Avec le concours de circonstances aussi favorables, il semble qu’il nous restait peu de chose à faire pour atteindre au succès, et cependant, combien sommes-nous encore incertaines d’avoir pu le mériter. Nous apprécions, aujourd’hui, par nous-même, que si de bons matériaux sont indispensables pour faire un bon ouvrage, ils n’y suffisent pas toujours, et que si d’intelligents conseils peuvent ajouter beaucoup à la perfection d’une œuvre, ils ne sauraient en changer la valeur intrinsèque. Il y a, en effet, trois qualités principales de l’écrivain, qui, au-dessus d’une certaine limite peu difficile à atteindre, deviennent presque incommunicables ; c’est la pensée, le style et le goût.

Nous devons encore un témoignage de reconnaissance aux artistes qui ont contribué au modeste ornement de ce volume. Nos lecteurs apprendront avec intérêt que la plupart des lettres ornées qui décorent le commencement des chapitres, ont été dessinées par notre regrettable compatriote, M. E.-H. Langlois. M. G. Morin, directeur de l’École municipale de peinture de Rouen, et M. A. Drouin, ont bien voulu compléter cette série intéressante et toute spéciale, dont le burin justement célèbre de M. Brevière a traduit avec bonheur la piquante originalité.

Nous n’aurions peut-être pas acquitté toutes les délicates obligations que nous avons contractées, si nous n’ajoutions ici un sincère remerciement à M. N. Periaux, pour les soins vigilants qu’il a apportés à surveiller l’exécution typographique de notre ouvrage. En province, la publication d’un livre d’une certaine étendue étant souvent considérée comme une laborieuse entreprise, notre peu d’expérience eût sans doute accru nos perplexités, si cet habile typographe, et M. A. Péron, son digne successeur, ne nous fussent venus puissamment en aide.

Introduction

Le moment est opportun, il nous semble, pour réunir toutes les parties éparses de ce vaste historial qui embrasse, avec les récits fabuleux de la tradition, toutes les antiques et fausses croyances du peuple. À mesure, en effet, que l’esprit des masses secoue le joug des préjugés, et qu’il se débarrasse des vaines rêveries de la superstition, on met autant de soin à désapprendre, à oublier les enseignements traditionnels, qu’on en apportait naguère à les retenir et à les conserver. Bien plus, si vous interrogez présentement, sur cette matière, les habitants de nos campagnes, il s’en trouvera beaucoup, parmi eux, qui interpréteront votre innocente curiosité comme une mordante raillerie, et qui refuseront même, avec dédain, de vous communiquer quelques-uns de ces contes naïfs dont ils étaient jadis les infatigables propagateurs. C’est que le peuple, assez bon raisonneur déjà pour être frappé des erreurs de fait qui constituent toutes les croyances superstitieuses, n’est pas encore assez fort d’intelligence pour atteindre aux aperçus scientifiques et moraux qui se peuvent découvrir dans les antiques traditions, et qui en font un si curieux et si intéressant sujet d’examen.
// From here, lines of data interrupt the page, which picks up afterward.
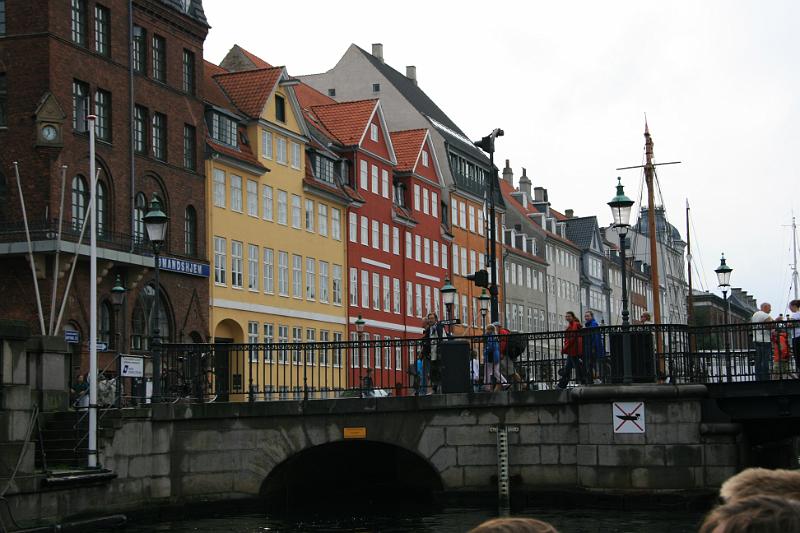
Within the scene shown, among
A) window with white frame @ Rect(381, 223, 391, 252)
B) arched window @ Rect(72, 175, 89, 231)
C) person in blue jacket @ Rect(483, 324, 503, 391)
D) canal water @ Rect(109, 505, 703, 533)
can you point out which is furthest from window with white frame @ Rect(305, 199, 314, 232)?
canal water @ Rect(109, 505, 703, 533)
Ce que nous venons de faire observer ici, à propos du peuple, nous le dirions volontiers du commun des lecteurs. Combien, en effet, se rencontre-t-il encore de bons esprits qui ne savent trop ce qu’ils doivent penser des superstitions populaires : tantôt les considérant seulement comme de bizarres imaginations, venues on ne sait d’où, ni comment, et dont la puérilité doit écarter, d’ailleurs, toute idée d’en faire l’objet d’une enquête sérieuse ; tantôt, au contraire, leur accordant assez d’autorité, non pour les admettre d’une manière absolue, mais pour reconnaître, au moins, en elles, les preuves confuses d’une action surnaturelle et mystérieuse, à laquelle on croit vaguement, sans se préoccuper de bien définir en vertu de quelle cause et par quels moyens elle a dû se produire.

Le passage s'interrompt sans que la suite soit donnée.